Liberdade intelectual
Li milhares de livros, mas, da maior parte, eu já esqueci. Eles tiveram, porém, o seu papel na minha formação intelectual. Até hoje, quando procuro inocular o vírus do amor à leitura, digo às pessoas: “Não importa o que você lê. Importa adquirir o hábito da leitura. Depois, você mesmo escolhe o que quer ler”. A leitura tem que ser um mundo de liberdade intelectual.

Foto: Rodolfo BÜHRER

Li milhares de livros, mas, da maior parte, eu já esqueci. Eles tiveram, porém, o seu papel na minha formação intelectual. Até hoje, quando procuro inocular o vírus do amor à leitura, digo às pessoas: “Não importa o que você lê. Importa adquirir o hábito da leitura. Depois, você mesmo escolhe o que quer ler”. A leitura tem que ser um mundo de liberdade intelectual.

Euclides e Freyre
Minhas leituras mais importantes nos anos 40 foram Proust e As mil e uma noites. Com alguns autores franceses intermediários: André Gide, Roger Martin du Gard… Li também Os sertões e Casa grande e senzala. Os sertões não foi uma leitura fácil. A linguagem é muito pedante. É um grande livro, mas escrito de uma forma muito pedante, não muito atraente. Euclides da Cunha o começa falando do meio, depois da gente, e depois da guerra. Acho que a gente deveria ler Os sertões começando pela guerra. Depois devíamos ler sobre a gente, e depois sobre o meio. Seria outra visão da obra. Casa grande e senzala é outro grande livro, fundamental, mas podia ser metade do que é. Gilberto Freyre foi uma grande figura, mas muito prolixa. Em metade de Casa grande daria para dizer tudo o que ele queria dizer. E eu tinha uma certa prevenção com o Freyre, não sei bem por quê. Ele me parecia uma pessoa muito de direita. O que, aliás, se confirmou durante o regime militar, quando ele cometeu seus pecados. Mas depois acabamos ficando amigos. Aquilo passou e ficamos amigos até a morte dele.
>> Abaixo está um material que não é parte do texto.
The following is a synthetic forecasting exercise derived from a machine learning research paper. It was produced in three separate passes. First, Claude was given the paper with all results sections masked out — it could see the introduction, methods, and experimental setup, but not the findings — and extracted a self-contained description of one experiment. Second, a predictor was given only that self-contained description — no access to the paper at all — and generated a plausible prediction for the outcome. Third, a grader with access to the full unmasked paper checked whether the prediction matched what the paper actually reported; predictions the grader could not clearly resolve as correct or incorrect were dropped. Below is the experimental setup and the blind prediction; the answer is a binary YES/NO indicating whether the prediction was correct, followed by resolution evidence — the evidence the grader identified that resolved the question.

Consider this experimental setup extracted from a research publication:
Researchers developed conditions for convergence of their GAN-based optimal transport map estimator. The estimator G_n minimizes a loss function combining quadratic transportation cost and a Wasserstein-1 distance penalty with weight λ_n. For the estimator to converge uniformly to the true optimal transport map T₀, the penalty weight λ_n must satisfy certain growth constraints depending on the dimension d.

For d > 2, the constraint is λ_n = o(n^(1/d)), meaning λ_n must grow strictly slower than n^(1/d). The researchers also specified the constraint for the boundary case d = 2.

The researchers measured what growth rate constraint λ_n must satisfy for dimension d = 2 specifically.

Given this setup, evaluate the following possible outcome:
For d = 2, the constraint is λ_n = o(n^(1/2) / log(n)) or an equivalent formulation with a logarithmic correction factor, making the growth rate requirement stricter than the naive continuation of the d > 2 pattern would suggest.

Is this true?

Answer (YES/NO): YES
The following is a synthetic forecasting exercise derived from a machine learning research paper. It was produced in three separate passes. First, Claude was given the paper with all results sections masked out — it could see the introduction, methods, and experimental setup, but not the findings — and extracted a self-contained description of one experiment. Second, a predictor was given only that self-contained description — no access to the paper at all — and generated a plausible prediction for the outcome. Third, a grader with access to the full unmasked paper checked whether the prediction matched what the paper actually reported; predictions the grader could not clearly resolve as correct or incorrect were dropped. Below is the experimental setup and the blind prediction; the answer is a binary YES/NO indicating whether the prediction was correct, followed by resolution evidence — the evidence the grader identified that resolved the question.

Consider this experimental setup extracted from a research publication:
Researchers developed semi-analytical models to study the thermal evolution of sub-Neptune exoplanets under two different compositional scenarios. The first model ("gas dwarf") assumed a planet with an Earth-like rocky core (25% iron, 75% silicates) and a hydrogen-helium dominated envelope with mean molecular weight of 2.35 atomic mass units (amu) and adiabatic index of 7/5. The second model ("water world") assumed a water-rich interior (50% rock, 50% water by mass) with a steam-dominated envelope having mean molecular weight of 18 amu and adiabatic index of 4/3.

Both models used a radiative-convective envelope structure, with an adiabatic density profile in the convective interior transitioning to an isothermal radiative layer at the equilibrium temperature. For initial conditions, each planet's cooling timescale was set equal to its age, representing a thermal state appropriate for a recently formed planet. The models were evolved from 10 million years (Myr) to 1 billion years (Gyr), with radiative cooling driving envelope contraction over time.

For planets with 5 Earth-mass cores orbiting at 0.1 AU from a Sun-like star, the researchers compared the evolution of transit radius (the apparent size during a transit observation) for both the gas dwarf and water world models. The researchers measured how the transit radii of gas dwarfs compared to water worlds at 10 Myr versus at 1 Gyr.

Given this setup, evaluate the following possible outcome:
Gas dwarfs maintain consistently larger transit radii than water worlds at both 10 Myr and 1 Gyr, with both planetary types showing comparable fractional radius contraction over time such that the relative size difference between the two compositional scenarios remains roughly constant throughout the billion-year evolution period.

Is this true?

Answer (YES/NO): NO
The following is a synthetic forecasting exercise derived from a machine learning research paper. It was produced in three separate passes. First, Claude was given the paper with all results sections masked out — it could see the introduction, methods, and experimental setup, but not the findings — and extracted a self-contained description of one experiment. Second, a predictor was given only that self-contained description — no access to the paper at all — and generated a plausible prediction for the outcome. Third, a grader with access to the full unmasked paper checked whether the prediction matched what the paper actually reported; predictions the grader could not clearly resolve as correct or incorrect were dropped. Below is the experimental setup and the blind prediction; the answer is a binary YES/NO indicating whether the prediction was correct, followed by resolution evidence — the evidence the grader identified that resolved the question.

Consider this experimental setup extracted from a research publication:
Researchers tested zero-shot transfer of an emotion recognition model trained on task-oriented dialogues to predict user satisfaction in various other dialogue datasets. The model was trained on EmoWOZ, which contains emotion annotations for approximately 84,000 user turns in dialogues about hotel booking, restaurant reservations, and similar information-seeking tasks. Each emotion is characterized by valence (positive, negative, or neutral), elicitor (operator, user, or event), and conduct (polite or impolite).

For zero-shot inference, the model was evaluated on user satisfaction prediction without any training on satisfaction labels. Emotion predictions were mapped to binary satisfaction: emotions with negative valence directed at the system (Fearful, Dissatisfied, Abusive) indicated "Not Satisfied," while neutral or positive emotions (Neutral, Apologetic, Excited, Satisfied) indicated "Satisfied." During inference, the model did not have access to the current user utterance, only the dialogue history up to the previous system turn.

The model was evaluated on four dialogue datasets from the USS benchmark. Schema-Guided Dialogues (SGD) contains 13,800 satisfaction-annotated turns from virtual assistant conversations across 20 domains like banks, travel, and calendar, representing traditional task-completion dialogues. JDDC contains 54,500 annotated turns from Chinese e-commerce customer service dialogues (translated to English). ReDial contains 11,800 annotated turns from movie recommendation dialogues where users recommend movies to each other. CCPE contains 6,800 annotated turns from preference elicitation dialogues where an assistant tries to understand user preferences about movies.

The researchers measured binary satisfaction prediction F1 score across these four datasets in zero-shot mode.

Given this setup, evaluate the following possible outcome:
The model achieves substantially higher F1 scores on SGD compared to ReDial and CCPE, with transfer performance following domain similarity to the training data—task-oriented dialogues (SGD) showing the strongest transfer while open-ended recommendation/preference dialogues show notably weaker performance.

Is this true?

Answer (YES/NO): NO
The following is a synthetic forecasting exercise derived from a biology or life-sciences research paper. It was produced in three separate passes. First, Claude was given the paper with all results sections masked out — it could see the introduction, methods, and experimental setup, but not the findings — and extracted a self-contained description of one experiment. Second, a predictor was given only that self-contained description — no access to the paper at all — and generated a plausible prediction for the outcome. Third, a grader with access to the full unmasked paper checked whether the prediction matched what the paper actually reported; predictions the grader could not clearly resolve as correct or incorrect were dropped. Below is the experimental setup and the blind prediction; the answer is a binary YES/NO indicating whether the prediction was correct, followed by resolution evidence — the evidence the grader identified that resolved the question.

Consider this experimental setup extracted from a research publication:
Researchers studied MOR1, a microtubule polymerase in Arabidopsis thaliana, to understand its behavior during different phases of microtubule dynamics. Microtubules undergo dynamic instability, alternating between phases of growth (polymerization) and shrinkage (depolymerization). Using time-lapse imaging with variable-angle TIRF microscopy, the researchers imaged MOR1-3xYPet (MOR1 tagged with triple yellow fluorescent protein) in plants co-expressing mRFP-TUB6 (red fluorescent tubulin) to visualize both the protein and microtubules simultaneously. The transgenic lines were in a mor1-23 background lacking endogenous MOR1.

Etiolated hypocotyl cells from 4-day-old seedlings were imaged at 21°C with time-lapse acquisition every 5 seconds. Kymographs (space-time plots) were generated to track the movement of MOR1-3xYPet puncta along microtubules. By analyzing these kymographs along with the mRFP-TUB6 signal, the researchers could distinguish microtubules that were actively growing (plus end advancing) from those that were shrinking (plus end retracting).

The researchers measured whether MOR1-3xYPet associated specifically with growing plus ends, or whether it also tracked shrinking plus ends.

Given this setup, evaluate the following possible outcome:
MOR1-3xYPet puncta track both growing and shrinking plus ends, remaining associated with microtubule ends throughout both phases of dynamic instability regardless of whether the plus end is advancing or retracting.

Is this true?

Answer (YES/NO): YES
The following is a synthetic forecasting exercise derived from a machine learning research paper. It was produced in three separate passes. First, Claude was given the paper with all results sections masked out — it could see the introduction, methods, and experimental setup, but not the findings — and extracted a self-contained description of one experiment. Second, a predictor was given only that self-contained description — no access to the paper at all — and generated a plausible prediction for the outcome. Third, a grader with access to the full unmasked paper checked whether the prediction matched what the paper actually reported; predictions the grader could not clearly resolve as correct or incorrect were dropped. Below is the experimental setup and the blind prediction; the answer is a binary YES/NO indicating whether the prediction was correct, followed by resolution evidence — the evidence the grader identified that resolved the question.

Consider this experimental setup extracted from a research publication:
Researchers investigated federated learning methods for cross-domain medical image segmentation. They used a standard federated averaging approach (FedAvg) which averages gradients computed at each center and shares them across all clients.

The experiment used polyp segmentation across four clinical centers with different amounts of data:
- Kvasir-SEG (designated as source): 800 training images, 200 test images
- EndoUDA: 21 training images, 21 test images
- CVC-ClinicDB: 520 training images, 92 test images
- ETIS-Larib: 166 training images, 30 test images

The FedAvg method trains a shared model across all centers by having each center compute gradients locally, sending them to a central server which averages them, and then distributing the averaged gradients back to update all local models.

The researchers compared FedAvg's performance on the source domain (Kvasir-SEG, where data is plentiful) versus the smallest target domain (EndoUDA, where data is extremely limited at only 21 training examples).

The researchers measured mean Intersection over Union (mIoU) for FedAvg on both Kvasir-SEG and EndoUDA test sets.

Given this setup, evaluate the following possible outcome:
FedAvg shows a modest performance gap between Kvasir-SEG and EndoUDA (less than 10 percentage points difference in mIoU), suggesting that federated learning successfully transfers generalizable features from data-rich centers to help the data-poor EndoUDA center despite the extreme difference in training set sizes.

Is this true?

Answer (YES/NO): NO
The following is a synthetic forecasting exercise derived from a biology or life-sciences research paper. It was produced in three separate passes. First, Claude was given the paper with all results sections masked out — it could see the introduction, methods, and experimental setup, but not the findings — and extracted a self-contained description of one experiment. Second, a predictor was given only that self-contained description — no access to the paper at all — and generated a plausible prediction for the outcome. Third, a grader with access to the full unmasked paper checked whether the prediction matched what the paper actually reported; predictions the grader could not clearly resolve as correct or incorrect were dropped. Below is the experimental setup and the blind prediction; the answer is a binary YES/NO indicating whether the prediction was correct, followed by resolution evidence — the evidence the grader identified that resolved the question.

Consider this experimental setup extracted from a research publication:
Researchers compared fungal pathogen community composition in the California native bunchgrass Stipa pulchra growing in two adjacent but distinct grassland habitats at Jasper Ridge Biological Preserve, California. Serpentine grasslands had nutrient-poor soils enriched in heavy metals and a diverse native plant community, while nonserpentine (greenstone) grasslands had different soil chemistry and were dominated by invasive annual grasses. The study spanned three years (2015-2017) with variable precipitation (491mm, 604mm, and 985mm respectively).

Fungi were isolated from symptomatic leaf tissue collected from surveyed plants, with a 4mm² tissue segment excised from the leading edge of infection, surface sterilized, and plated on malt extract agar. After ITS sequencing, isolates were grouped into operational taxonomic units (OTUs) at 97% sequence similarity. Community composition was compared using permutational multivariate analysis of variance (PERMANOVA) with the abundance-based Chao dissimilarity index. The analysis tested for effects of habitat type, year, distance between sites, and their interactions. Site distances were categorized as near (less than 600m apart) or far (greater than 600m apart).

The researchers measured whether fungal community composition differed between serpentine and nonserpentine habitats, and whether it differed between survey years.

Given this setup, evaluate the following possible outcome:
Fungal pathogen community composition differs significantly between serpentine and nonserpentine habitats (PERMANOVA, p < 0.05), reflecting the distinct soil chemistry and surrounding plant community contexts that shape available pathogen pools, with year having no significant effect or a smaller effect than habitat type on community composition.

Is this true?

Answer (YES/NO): NO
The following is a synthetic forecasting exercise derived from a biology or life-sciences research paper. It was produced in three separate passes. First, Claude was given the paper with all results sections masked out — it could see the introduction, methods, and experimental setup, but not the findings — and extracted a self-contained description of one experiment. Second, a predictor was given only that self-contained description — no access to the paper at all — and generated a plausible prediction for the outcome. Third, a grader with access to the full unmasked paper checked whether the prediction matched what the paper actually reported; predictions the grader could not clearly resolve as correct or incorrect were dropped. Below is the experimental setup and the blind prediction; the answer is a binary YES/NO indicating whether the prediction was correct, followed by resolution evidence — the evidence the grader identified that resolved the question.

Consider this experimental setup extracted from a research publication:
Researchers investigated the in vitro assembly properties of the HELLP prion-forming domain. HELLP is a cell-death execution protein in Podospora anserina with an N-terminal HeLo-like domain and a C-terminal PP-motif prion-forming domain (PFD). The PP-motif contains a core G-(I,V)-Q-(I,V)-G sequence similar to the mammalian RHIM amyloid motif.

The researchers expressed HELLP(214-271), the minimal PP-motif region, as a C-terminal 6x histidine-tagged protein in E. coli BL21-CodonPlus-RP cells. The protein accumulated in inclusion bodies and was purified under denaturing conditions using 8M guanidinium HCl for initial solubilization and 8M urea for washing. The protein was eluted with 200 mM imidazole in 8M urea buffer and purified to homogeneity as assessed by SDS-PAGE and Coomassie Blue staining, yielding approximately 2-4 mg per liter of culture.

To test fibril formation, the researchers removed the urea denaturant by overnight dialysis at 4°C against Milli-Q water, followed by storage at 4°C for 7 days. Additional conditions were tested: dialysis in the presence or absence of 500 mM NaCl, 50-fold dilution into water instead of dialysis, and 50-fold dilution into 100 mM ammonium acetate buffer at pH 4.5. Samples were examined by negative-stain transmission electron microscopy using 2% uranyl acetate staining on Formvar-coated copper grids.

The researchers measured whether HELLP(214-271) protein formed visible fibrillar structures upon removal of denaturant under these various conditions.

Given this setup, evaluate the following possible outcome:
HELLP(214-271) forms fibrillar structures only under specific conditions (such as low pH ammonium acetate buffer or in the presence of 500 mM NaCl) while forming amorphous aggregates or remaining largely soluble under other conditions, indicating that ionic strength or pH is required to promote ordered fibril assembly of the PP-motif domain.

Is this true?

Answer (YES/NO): NO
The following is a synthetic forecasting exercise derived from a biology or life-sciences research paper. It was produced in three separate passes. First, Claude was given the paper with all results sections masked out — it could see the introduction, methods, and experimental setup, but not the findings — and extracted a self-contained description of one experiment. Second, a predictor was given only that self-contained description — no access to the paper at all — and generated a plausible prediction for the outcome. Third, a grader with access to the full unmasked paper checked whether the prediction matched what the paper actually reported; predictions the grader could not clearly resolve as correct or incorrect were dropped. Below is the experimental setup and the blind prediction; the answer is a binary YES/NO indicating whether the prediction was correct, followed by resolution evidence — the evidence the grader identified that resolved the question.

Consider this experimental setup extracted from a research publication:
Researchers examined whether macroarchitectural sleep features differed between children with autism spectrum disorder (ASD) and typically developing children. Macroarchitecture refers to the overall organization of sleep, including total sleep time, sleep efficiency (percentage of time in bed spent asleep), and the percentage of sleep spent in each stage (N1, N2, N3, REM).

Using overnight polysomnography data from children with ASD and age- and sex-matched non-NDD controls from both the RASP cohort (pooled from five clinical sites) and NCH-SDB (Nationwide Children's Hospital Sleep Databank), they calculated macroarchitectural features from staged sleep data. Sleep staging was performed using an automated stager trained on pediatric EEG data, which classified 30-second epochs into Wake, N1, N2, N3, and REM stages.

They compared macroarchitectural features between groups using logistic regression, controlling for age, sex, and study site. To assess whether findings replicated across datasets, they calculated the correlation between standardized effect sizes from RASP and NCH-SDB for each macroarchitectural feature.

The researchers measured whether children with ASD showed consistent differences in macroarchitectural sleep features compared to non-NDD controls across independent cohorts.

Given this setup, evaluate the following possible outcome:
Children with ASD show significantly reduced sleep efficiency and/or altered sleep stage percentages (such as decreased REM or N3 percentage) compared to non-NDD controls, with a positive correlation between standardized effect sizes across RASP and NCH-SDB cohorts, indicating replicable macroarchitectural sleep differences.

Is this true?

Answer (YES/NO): NO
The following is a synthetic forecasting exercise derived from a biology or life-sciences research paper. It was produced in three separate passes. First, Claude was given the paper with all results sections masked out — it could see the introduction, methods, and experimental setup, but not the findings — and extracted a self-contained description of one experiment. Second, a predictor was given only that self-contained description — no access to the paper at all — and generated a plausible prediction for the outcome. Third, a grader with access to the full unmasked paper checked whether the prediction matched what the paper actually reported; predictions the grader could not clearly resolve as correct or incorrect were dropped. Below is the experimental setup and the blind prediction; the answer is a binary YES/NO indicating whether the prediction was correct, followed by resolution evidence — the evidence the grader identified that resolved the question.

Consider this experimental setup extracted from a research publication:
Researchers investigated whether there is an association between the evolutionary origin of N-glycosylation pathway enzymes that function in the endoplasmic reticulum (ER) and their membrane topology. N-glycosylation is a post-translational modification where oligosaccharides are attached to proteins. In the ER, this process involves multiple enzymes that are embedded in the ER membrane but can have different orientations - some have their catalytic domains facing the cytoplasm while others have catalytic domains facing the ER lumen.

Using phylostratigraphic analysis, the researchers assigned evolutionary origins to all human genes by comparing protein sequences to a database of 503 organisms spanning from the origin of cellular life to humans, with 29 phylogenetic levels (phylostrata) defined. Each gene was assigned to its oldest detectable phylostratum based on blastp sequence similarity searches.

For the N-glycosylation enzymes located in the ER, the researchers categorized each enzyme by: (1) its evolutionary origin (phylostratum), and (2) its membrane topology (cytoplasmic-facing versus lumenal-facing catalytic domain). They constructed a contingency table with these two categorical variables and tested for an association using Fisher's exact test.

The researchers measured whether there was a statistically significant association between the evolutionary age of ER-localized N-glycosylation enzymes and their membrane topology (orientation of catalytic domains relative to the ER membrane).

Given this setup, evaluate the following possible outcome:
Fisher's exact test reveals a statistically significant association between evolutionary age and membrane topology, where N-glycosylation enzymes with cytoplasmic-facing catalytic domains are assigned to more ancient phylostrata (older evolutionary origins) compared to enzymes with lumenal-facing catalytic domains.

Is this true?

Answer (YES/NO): YES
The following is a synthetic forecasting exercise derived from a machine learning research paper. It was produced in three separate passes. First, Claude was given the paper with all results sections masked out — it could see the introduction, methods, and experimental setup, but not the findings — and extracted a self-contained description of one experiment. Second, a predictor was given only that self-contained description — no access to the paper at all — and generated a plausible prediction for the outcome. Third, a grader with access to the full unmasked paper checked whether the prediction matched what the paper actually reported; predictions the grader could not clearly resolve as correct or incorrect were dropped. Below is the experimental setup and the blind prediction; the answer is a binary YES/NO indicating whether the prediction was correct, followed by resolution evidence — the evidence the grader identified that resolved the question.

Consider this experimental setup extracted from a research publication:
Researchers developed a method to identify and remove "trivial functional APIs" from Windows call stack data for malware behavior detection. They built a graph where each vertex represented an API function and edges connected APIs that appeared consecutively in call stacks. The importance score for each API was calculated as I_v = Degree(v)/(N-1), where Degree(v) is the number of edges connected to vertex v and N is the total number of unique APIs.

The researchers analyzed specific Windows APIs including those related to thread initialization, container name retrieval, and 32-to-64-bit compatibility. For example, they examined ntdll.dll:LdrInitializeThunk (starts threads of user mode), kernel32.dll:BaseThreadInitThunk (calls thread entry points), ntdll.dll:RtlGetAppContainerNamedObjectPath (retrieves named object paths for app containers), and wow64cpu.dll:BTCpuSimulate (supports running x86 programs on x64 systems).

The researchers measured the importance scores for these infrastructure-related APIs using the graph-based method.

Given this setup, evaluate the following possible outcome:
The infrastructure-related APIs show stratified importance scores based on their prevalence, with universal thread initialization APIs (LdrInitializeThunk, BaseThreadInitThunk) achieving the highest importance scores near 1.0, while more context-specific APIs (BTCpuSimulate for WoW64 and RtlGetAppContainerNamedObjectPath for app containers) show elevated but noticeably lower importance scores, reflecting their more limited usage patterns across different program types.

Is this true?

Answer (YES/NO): NO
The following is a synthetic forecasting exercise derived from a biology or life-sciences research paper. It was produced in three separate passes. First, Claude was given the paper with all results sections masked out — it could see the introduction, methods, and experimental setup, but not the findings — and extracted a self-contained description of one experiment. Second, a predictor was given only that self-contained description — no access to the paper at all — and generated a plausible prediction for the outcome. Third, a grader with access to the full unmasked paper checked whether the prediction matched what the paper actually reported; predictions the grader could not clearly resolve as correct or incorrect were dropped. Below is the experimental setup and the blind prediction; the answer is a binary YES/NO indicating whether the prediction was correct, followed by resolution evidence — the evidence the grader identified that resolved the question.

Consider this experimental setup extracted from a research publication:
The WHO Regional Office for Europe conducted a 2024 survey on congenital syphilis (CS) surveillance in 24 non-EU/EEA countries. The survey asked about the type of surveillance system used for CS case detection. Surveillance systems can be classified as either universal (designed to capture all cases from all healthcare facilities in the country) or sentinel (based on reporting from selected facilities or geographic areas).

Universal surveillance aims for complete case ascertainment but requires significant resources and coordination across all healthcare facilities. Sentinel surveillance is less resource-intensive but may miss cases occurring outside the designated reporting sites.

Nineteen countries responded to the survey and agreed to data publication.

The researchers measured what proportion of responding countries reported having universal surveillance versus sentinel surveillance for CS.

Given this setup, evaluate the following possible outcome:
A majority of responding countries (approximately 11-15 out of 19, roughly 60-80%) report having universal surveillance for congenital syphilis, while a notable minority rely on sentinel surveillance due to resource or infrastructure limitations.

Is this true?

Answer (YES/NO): YES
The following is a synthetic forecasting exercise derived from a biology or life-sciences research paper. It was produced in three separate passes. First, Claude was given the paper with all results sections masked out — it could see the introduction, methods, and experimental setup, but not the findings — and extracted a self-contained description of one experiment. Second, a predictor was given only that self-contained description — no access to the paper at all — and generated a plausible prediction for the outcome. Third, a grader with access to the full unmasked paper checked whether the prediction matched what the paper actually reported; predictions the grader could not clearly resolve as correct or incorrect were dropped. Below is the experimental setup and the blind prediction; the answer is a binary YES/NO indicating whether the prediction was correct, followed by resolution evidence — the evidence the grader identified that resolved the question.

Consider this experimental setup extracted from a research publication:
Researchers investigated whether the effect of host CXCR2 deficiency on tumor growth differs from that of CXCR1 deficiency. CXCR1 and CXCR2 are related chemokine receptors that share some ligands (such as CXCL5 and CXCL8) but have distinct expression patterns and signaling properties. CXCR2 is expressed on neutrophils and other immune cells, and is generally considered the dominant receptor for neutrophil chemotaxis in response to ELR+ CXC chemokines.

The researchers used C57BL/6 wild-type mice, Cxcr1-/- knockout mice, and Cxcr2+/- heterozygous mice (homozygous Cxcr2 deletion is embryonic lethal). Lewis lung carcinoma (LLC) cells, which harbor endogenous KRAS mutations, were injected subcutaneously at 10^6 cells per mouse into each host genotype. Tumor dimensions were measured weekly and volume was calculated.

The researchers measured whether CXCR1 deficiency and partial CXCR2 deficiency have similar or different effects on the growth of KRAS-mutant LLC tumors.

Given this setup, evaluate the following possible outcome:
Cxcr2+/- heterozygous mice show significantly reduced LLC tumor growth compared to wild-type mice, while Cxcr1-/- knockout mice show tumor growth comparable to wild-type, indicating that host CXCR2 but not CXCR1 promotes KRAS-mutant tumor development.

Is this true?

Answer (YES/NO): NO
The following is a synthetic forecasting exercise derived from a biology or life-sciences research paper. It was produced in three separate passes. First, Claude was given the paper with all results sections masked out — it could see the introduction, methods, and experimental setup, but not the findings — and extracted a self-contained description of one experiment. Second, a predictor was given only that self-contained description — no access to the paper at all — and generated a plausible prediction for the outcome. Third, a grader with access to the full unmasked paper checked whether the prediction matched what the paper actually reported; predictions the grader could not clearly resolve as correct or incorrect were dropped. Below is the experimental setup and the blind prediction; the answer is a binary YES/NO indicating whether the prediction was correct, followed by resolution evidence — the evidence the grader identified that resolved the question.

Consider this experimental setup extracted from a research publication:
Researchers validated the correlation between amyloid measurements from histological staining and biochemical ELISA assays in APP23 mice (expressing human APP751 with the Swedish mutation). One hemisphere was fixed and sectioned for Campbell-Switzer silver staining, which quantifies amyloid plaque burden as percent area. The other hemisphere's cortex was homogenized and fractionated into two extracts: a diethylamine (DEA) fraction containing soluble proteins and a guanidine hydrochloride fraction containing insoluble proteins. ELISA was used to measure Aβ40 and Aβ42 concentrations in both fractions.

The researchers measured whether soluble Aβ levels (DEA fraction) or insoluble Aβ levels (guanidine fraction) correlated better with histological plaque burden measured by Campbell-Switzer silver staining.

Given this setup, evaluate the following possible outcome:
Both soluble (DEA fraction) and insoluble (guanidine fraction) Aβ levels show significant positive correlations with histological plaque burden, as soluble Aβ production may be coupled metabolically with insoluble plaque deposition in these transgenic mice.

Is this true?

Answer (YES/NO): NO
Balzac e o Banco do Brasil
Na década de 50, eu li A comédia humana, de Balzac, inteirinha. Eram doze volumes da Pléiade, e mais de dois mil personagens. Alguns, em alguns dos romances, estão em primeiro plano; em outros, são panos de fundo. Mas a leitura da obra é algo extraordinário para conhecer a sociedade francesa, as reações humanas, as intrigas políticas. Tudo isso está lá. Eu li A comédia humana no primeiro ano da Metal Leve. A empresa tinha sido fundada em março de 1950. Foi quando virei empresário. Eu tomo a sério o que faço, mas não me tomo a sério. O fato de estar lá, de repente, no meio empresarial, para mim era inteiramente novo. Eu tinha que ir ao Rio de Janeiro, pelo menos duas vezes por semana, para conseguir licenças de importação de matéria-prima. Nós usávamos alumínio, que naquele tempo não se fabricava no Brasil. Foi um período de grande escassez cambial. O dólar oficial era, se não me engano, 18,72; no câmbio negro valia muito mais. Qualquer licença de importação era um privilégio, pois se importava à base do dólar oficial. Então se começava a ter dificuldades para a concessão das licenças. Assim, eu li a maior parte da Comédia humana nas salas de espera do Banco do Brasil. Me faziam esperar até perder a paciência. E quando eu era finalmente chamado, às vezes ficava aborrecido, porque era numa passagem interessante que eu tinha que interromper.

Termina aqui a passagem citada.